> **Task statement**: Render every line of the material below as a JSON array of strings, one string per line, and omit the blank lines.

··· Data to process

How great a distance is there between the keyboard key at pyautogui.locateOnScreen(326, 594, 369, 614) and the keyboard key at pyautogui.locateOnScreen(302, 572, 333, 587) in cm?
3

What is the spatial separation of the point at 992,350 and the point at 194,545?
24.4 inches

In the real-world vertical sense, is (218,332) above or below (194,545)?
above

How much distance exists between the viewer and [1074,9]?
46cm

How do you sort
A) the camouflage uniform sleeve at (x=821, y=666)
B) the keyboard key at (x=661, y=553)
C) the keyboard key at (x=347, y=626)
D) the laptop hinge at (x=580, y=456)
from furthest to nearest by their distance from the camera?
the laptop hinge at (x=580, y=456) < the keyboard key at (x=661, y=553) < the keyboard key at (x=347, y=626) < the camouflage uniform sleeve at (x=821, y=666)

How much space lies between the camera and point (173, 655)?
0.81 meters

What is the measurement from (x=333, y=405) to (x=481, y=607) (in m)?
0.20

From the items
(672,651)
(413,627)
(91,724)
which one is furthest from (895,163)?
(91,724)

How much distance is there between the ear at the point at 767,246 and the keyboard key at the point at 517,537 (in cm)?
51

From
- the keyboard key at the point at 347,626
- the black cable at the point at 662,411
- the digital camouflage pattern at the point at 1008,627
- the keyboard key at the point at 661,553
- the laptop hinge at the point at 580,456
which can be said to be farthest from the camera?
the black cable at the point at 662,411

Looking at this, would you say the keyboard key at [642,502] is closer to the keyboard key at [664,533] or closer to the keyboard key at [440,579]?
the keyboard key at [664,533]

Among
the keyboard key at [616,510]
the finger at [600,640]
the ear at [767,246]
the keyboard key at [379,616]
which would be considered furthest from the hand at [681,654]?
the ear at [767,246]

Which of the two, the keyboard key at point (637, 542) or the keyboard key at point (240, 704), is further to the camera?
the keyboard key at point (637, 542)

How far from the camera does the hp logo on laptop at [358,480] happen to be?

······

> **Response**:
[
  "How great a distance is there between the keyboard key at pyautogui.locateOnScreen(326, 594, 369, 614) and the keyboard key at pyautogui.locateOnScreen(302, 572, 333, 587) in cm?",
  "3",
  "What is the spatial separation of the point at 992,350 and the point at 194,545?",
  "24.4 inches",
  "In the real-world vertical sense, is (218,332) above or below (194,545)?",
  "above",
  "How much distance exists between the viewer and [1074,9]?",
  "46cm",
  "How do you sort",
  "A) the camouflage uniform sleeve at (x=821, y=666)",
  "B) the keyboard key at (x=661, y=553)",
  "C) the keyboard key at (x=347, y=626)",
  "D) the laptop hinge at (x=580, y=456)",
  "from furthest to nearest by their distance from the camera?",
  "the laptop hinge at (x=580, y=456) < the keyboard key at (x=661, y=553) < the keyboard key at (x=347, y=626) < the camouflage uniform sleeve at (x=821, y=666)",
  "How much space lies between the camera and point (173, 655)?",
  "0.81 meters",
  "What is the measurement from (x=333, y=405) to (x=481, y=607) (in m)?",
  "0.20",
  "From the items",
  "(672,651)",
  "(413,627)",
  "(91,724)",
  "which one is furthest from (895,163)?",
  "(91,724)",
  "How much distance is there between the ear at the point at 767,246 and the keyboard key at the point at 517,537 (in cm)?",
  "51",
  "From",
  "- the keyboard key at the point at 347,626",
  "- the black cable at the point at 662,411",
  "- the digital camouflage pattern at the point at 1008,627",
  "- the keyboard key at the point at 661,553",
  "- the laptop hinge at the point at 580,456",
  "which can be said to be farthest from the camera?",
  "the black cable at the point at 662,411",
  "Looking at this, would you say the keyboard key at [642,502] is closer to the keyboard key at [664,533] or closer to the keyboard key at [440,579]?",
  "the keyboard key at [664,533]",
  "Among",
  "the keyboard key at [616,510]",
  "the finger at [600,640]",
  "the ear at [767,246]",
  "the keyboard key at [379,616]",
  "which would be considered furthest from the hand at [681,654]?",
  "the ear at [767,246]",
  "Which of the two, the keyboard key at point (637, 542) or the keyboard key at point (240, 704), is further to the camera?",
  "the keyboard key at point (637, 542)",
  "How far from the camera does the hp logo on laptop at [358,480] happen to be?"
]